Thursday 29 May 2014

Raphael and the leg of Venus: the role of expectations in representation

Raffaello Sanzio, The Triumph of Galatea
from wikipedia
As we said, one of the most common feeling expressed by the first visitors of Pompeii was, generally, disappointment. 
The common idea of a Roman town was probably based on literary rather than archaeological evidence. And because, usually, the texts that are transmitted are the official ones, Roman cities were expected to be large, monumental and majestic. 
Unfortunately, Pompeii is quite far from that model. Buildings are cramped and often brightly coloured. But, probably, the most disappointing bit for the first (and contemporary?) visitors were the frescoes.
One (only apparently unrelated) premise: it is interesting to notice the difference between what those visitors said about Pompeii when they were there and what they said about it years later, when they were relying on their memories more than their experience.
Years after his first unexcited comments, Goethe writes that Pompeian frescoes are so excellent that they could stand next to Raphael’s ones.
First, I don’t think it makes a lot of sense to assess archaeological evidence on its aesthetic or artistic relevance. This approach has caused the destruction of many Pompeian artefacts that were jus considered “not pretty enough”.
Second, if we really want to assess the aesthetic value of Pompeian frescoes (from an art history point of view or as simple observers), it doesn’t make a lot of sense to me to compare two artefacts that are so distant from each other like first century AD Roman frescoes and Italian Renaissance oil paintings.

However, if we do compare them, and assume that Raphael’s canons are a sort of archetype all figurative arts should conform to... then... well... Let’s put together the triumph of Galatea by Raphael and the fresco in the House of the Venus in the Shell. 

Fresco in the House of Venus in the Shell
Pompeii (Reg II, Ins 3, 3)
image credit
The subject is vaguely similar, but the images are very different. And I’m not saying that one is better than the other, just that they are very different and that it seems to me that the artists had very different concerns and goals.
The point is that if you’re an enthusiastic Neoclassic (or proto-neoclassic) artist that goes to Pompeii, eager to see and reproduce images that you imagine to be Raphael-like (following the syllogism: Roman art is perfect, Raphael’s art is perfect, Roman art must look like Raphael’s art) and you see our lovely Venus in the Shell... there is going to be quite a clash between your expectation and reality.
This could explain why some of the drawings of the excavation time are, again, slightly dissimilar from the original.  And we can definitely say it, as in some cases the original artefact survived and we can compare it to its documentation. 
So, let’s add some items to the list of things that affect the representation process. We don’t really know for sure what went through the mind of the first artists copying Pompeian frescoes, but we can speculate about it, especially if we focus on what, in my experience, is the element more often “touched up”: the human body (well, divine and semi-divine as well :-))

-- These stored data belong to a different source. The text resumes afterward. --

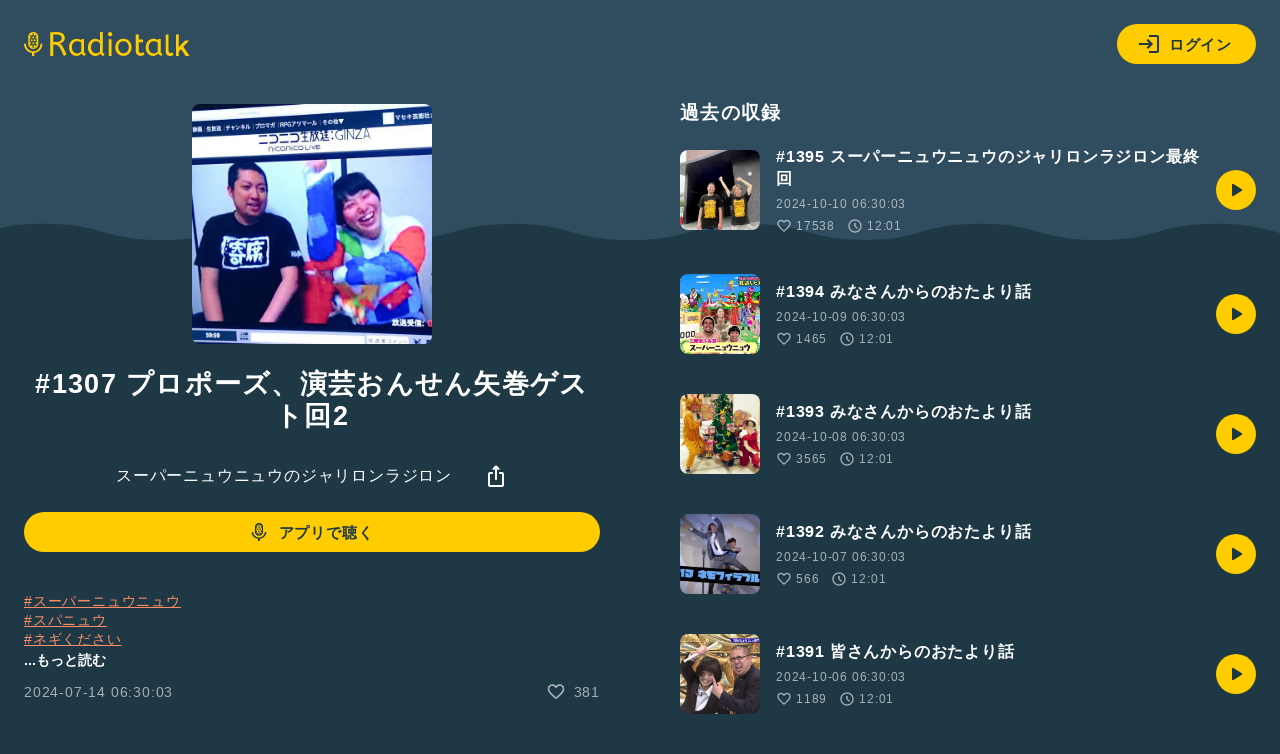

--- FILE ---
content_type: text/html; charset=UTF-8
request_url: https://radiotalk.jp/api/talks/1197415
body_size: 1592
content:
{"id":1197415,"title":"#1307 \u30d7\u30ed\u30dd\u30fc\u30ba\u3001\u6f14\u82b8\u304a\u3093\u305b\u3093\u77e2\u5dfb\u30b2\u30b9\u30c8\u56de2","description":"#\u30b9\u30fc\u30d1\u30fc\u30cb\u30e5\u30a6\u30cb\u30e5\u30a6\n#\u30b9\u30d1\u30cb\u30e5\u30a6\n#\u30cd\u30ae\u304f\u3060\u3055\u3044\n#\u3075\u308b\u3084\u3044\u306a\u3084\n#\u5927\u5c06\n#\u30b9\u30fc\u30d1\u30fc\u30cb\u30e5\u30a6\u30cb\u30e5\u30a6\u306e\u30b8\u30e3\u30ea\u30ed\u30f3\u30e9\u30b8\u30ed\u30f3\n#\u30b8\u30e3\u30ea\u30e9\u30b8","descriptionHtml":"<a href=\"\/tags\/\u30b9\u30fc\u30d1\u30fc\u30cb\u30e5\u30a6\u30cb\u30e5\u30a6\" data-category=\"tag\" data-label=\"talk\" data-value=\"\u30b9\u30fc\u30d1\u30fc\u30cb\u30e5\u30a6\u30cb\u30e5\u30a6\" >#\u30b9\u30fc\u30d1\u30fc\u30cb\u30e5\u30a6\u30cb\u30e5\u30a6<\/a><br \/>\n<a href=\"\/tags\/\u30b9\u30d1\u30cb\u30e5\u30a6\" data-category=\"tag\" data-label=\"talk\" data-value=\"\u30b9\u30d1\u30cb\u30e5\u30a6\" >#\u30b9\u30d1\u30cb\u30e5\u30a6<\/a><br \/>\n<a href=\"\/tags\/\u30cd\u30ae\u304f\u3060\u3055\u3044\" data-category=\"tag\" data-label=\"talk\" data-value=\"\u30cd\u30ae\u304f\u3060\u3055\u3044\" >#\u30cd\u30ae\u304f\u3060\u3055\u3044<\/a><br \/>\n<a href=\"\/tags\/\u3075\u308b\u3084\u3044\u306a\u3084\" data-category=\"tag\" data-label=\"talk\" data-value=\"\u3075\u308b\u3084\u3044\u306a\u3084\" >#\u3075\u308b\u3084\u3044\u306a\u3084<\/a><br \/>\n<a href=\"\/tags\/\u5927\u5c06\" data-category=\"tag\" data-label=\"talk\" data-value=\"\u5927\u5c06\" >#\u5927\u5c06<\/a><br \/>\n<a href=\"\/tags\/\u30b9\u30fc\u30d1\u30fc\u30cb\u30e5\u30a6\u30cb\u30e5\u30a6\u306e\u30b8\u30e3\u30ea\u30ed\u30f3\u30e9\u30b8\u30ed\u30f3\" data-category=\"tag\" data-label=\"talk\" data-value=\"\u30b9\u30fc\u30d1\u30fc\u30cb\u30e5\u30a6\u30cb\u30e5\u30a6\u306e\u30b8\u30e3\u30ea\u30ed\u30f3\u30e9\u30b8\u30ed\u30f3\" >#\u30b9\u30fc\u30d1\u30fc\u30cb\u30e5\u30a6\u30cb\u30e5\u30a6\u306e\u30b8\u30e3\u30ea\u30ed\u30f3\u30e9\u30b8\u30ed\u30f3<\/a><br \/>\n<a href=\"\/tags\/\u30b8\u30e3\u30ea\u30e9\u30b8\" data-category=\"tag\" data-label=\"talk\" data-value=\"\u30b8\u30e3\u30ea\u30e9\u30b8\" >#\u30b8\u30e3\u30ea\u30e9\u30b8<\/a>","imageUrl":"https:\/\/storage.radiotalk.jp\/u267716\/image\/talks\/20240711015807_87e6.jpg","audioFileUrl":"","audioPlaytimeSeconds":720,"createdAt":"2024-07-14 06:30:03","programId":56235,"programTitle":"\u30b9\u30fc\u30d1\u30fc\u30cb\u30e5\u30a6\u30cb\u30e5\u30a6\u306e\u30b8\u30e3\u30ea\u30ed\u30f3\u30e9\u30b8\u30ed\u30f3","isOfficialProgram":false,"userId":267716,"userName":"","tags":["\u30b9\u30fc\u30d1\u30fc\u30cb\u30e5\u30a6\u30cb\u30e5\u30a6","\u30b9\u30d1\u30cb\u30e5\u30a6","\u30cd\u30ae\u304f\u3060\u3055\u3044","\u3075\u308b\u3084\u3044\u306a\u3084","\u5927\u5c06","\u30b9\u30fc\u30d1\u30fc\u30cb\u30e5\u30a6\u30cb\u30e5\u30a6\u306e\u30b8\u30e3\u30ea\u30ed\u30f3\u30e9\u30b8\u30ed\u30f3","\u30b8\u30e3\u30ea\u30e9\u30b8"],"tagDetails":[{"tag":"\u30b9\u30fc\u30d1\u30fc\u30cb\u30e5\u30a6\u30cb\u30e5\u30a6","description":"","thumbnailImageUrl":"https:\/\/storage.googleapis.com\/radiotalk\/common\/images\/tag_thumbnail.png","backgroundImageUrl":"https:\/\/storage.googleapis.com\/radiotalk\/common\/images\/tag_background.png","posts":"1374\u4ef6","totalPlaytimes":"215474\u56de"},{"tag":"\u30b9\u30d1\u30cb\u30e5\u30a6","description":"","thumbnailImageUrl":"https:\/\/storage.googleapis.com\/radiotalk\/common\/images\/tag_thumbnail.png","backgroundImageUrl":"https:\/\/storage.googleapis.com\/radiotalk\/common\/images\/tag_background.png","posts":"1097\u4ef6","totalPlaytimes":"160048\u56de"},{"tag":"\u30cd\u30ae\u304f\u3060\u3055\u3044","description":"","thumbnailImageUrl":"https:\/\/storage.googleapis.com\/radiotalk\/common\/images\/tag_thumbnail.png","backgroundImageUrl":"https:\/\/storage.googleapis.com\/radiotalk\/common\/images\/tag_background.png","posts":"1361\u4ef6","totalPlaytimes":"207884\u56de"},{"tag":"\u3075\u308b\u3084\u3044\u306a\u3084","description":"","thumbnailImageUrl":"https:\/\/storage.googleapis.com\/radiotalk\/common\/images\/tag_thumbnail.png","backgroundImageUrl":"https:\/\/storage.googleapis.com\/radiotalk\/common\/images\/tag_background.png","posts":"1361\u4ef6","totalPlaytimes":"210510\u56de"},{"tag":"\u5927\u5c06","description":"","thumbnailImageUrl":"https:\/\/storage.googleapis.com\/radiotalk\/common\/images\/tag_thumbnail.png","backgroundImageUrl":"https:\/\/storage.googleapis.com\/radiotalk\/common\/images\/tag_background.png","posts":"1373\u4ef6","totalPlaytimes":"211060\u56de"},{"tag":"\u30b9\u30fc\u30d1\u30fc\u30cb\u30e5\u30a6\u30cb\u30e5\u30a6\u306e\u30b8\u30e3\u30ea\u30ed\u30f3\u30e9\u30b8\u30ed\u30f3","description":"","thumbnailImageUrl":"https:\/\/storage.googleapis.com\/radiotalk\/common\/images\/tag_thumbnail.png","backgroundImageUrl":"https:\/\/storage.googleapis.com\/radiotalk\/common\/images\/tag_background.png","posts":"1332\u4ef6","totalPlaytimes":"201564\u56de"},{"tag":"\u30b8\u30e3\u30ea\u30e9\u30b8","description":"","thumbnailImageUrl":"https:\/\/storage.googleapis.com\/radiotalk\/common\/images\/tag_thumbnail.png","backgroundImageUrl":"https:\/\/storage.googleapis.com\/radiotalk\/common\/images\/tag_background.png","posts":"455\u4ef6","totalPlaytimes":"62482\u56de"}],"totalPlayTimes":0,"totalReactions":381}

Drawing by J-C. Bellicard, 1754
We can imagine the artist spending hours and hours learning how to reproduce human bodies in the «right» way (i. e. as more realistic as they can). So, maybe, they just couldn’t help drawing in the way they have learnt and inadvertently “corrected“ the anatomy in the copy. Another hypothesis is that they are drawing not what they are actually seeing but what they were expecting (and wanting) to see.
We could even hypothesise that the artists didn’t want the public to suspect that they were not good enough at drawing. Maybe they didn’t want anyone to think “what a lousy copy! The artist is so useless that cannot even draw the leg of the Venus properly!”.

Here is an example from Herculaneum. The drawing (from the book Antiquity Recovered ) is a copy of one of the Herculaneum frescoes that are now exhibited in the Naples Museum.  All the body proportions (especially in the case of the Minotaur) look much more “harmonic” than the original. 
Fresco from the Basilica in Herculaneum
Image from the Hermitage website
Actually, in the case of Pompeii and Herculaneum there is at least another major, and slightly bizarre, reason that explains why representations are precious sources of information but have also to be treated with a certain care. For the first years it was not allowed to make copies of the exhibits in the Museum of Portici. But the temptation was too strong and some artists (like,  Bellicard, author of this one), took quick sketches that, probably, refined out of the museum, without the original in front of their eyes. According to Lyons and Reed, this would also explain why there are no bootleg copies of the artefacts positioned close to the entrance: there were always too many guards nearby.

A mix of “cosmetic documentation”, the gap between expectation and reality, and memory-based drawing could also explain why there is so much discrepancy between the documentation of the frescoes of the Ekklesiasterium in the Iseum and the actual fragments exhibited in the Museum of Naples. In spite of the very realistic style (always beware of the realistic style!), and the fact that they were commissioned to top class professionals of the time, the drawings not always match the evidence, sometimes quite dramatically. But that story probably deserves a post on its own.